Amar, Verbo Intransitivo
- Lucas Barreto Teixeira
- 5 de dez. de 2021
- 3 min de leitura
Atualizado: 28 de dez. de 2021
A produção literária brasileira não é reconhecida pela forma como esconde temas sensíveis em seu corpo textual. Aliás, é muito pelo contrário, visto que muito antes do modernismo, seja em "Memorias de um Sargento de Milícias" ou n"O Cortiço", autores cavavam fundo nas relações perturbadoras encontradas em diferentes níveis sociais de nossa complexa sociedade. Mário de Andrade, embora em um outro período histórico, não foge de tal legado, seja em seu "Macunaíma", herói torto simbólico de um espírito nacional distorcido, e muito menos em seu "Amar, verbo intransitivo", parte tragédia, parte comédia, onde se desdobra a partir do moralismo das elites brasileiras do início do século XX marcado pela intolerância e pela estupidez, herança ainda muito bem guardada em nossos tempos.

Poucos são aqueles que nunca ouviram falar sobre o presente romance. Ainda assim, não sei dizer o quanto do conteúdo é conhecido em si, ou debatido, em comparação com outras obras de Mário de Andrade. Eu mesmo demorei muito a ler, e mesmo já tendo um conhecimento prévio de sua estrutura foram muitas as vezes que me vi surpreendido pelo astuto talento do autor, capaz de mesclar críticas com o desconforto utilizando-se de artifícios muito originais e característicos. Em um primeiro momento, o Idílio é apresentado a partir da contratação de Fräulein Elza, que já carrega o sexista termo como forma de caracterizá-la aos olhos do contratante: o Pai da família Sousa Costa. A personagem então passa a agir como governanta no núcleo familiar, dando lições às crianças, dentre elas destacando-se o menino Carlos, agressivo e despretensioso, que não tarda a se apaixonar, como Édipo, pela figura materna e tenra a ele apresentada.
Até então, muito era possível se comparar com um "Lolita" ou semelhante, em uma relação grotesca que se desenvolve, em um molde incestuoso, até Mário de Andrade apresentar a face real de sua obra. Elza, alemã patriótica, muito idealiza seu futuro a partir de um "homem-sonho", uma abstração criada a partir de ideias de subserviência, superando assim sua condição de "Fräulein", tendo antes, contudo, que se sustentar com uma prática geradora de ojeriza a qualquer idealização romântica. Ao ser contratada por Sousa Costa, fora chamada com o intuito de deitar-se com Carlos, criança, como uma forma de afastá-lo de mulheres ditas interesseiras ou viciadas em ópio, empurrando-o a alguém para lhe ensinar valores. O autor não poupa espaço para explorar a ideia na mente de seus personagens, seja o falso moralismo da elite, desesperada a espalhar pelas gerações sua mesquinhez e misoginia, seja a hipocrisia europeia, sempre colocando-se em uma posição filosófica superior, ignorando suas atitudes e baseando-se em um campo das ideias muito distante da realidade.

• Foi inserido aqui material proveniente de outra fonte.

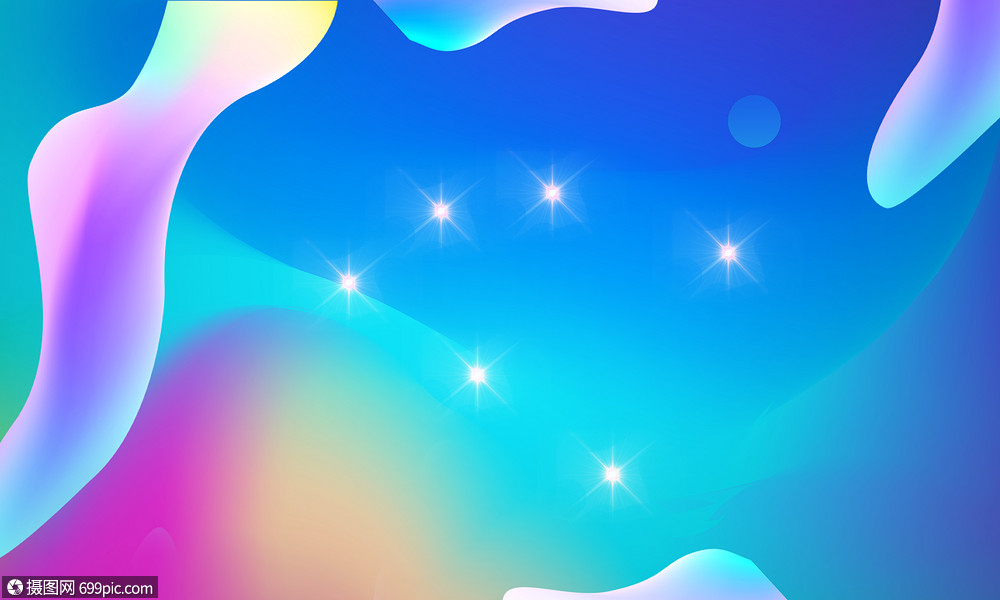 流体渐变背景风格创意背景图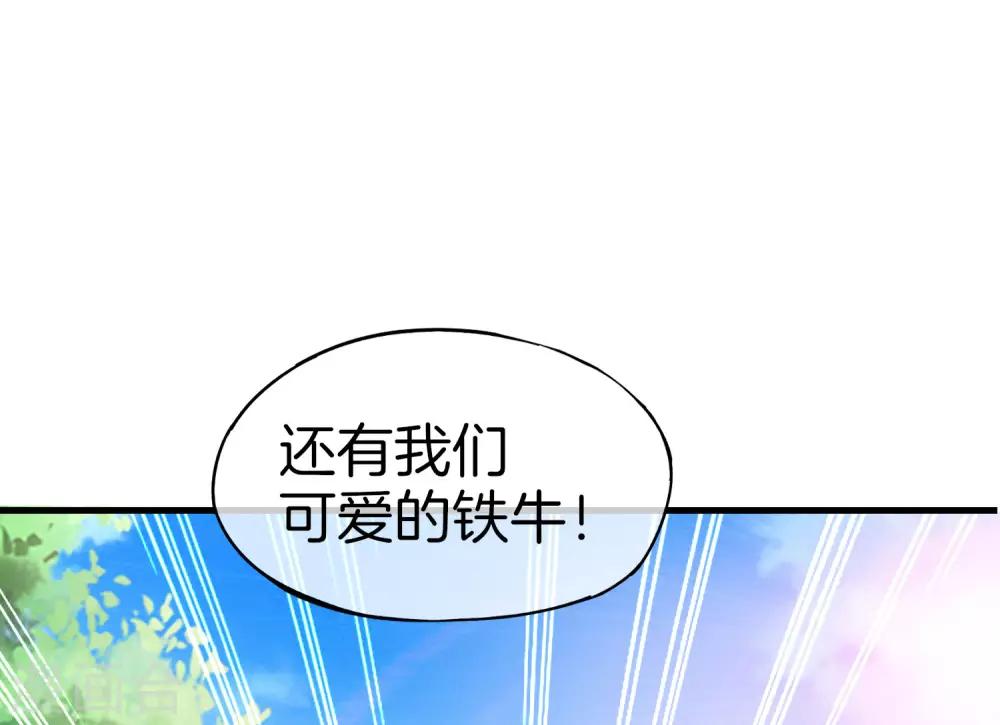 《最强仙界朋友圈》漫画最新章节第23话 这是我家可爱的小狗狗~免费下拉式在线观看章节第【31】张图片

"Amar, Verbo Intransitivo" é uma estranha mistura de texto cômico ambientado na trágica realidade de um país quebrado. Cômico pela própria estrutura textual, marcada por uma flexibilidade linguística modernista típica, trazendo à vida personagens toscos e estúpidos, especialmente presente na família, marcada pelo ódio de classe e pela inação decorrente de uma vida privilegiada. A tragédia, por outro lado, está em parte no enredo em si, fragmentando o espírito infantil por promessas sexuais, causando traumas severos, mas em maior parte por se tratar de uma realidade até hoje presente no Brasil, tanto pelo discurso misógino de classificação entre tipos de mulheres em moldes românticos e sexuais, quanto pela preservação da ideia de masculinidade tóxica, em um vigor masculino marcada pela dominação sexual. No romance, Elza desperta todas as provocações possíveis neste sentido, mostrando-se xenofóbica e racista em muitos momentos, e sentindo-se coisificada em muitos outros, formando uma colcha de retalhos psicológicos, rendendo uma das mentes da literatura mais ricas de se especular e pensar.
Ler o Idílio de Mário de Andrade acabou por se mostrar muito mais instigante do que imaginava em um primeiro momento. Muitas das vezes somos movidos a ler um clássico apenas por ser um clássico, sem pensar, antes, em seu conteúdo e em seu valor. Tendo isso em mente, é de minha opinião que tal romance apresenta muito mais insinuações e complexidade do que textos mais lidos do autor, rendendo, até hoje, provocações recentes e necessárias.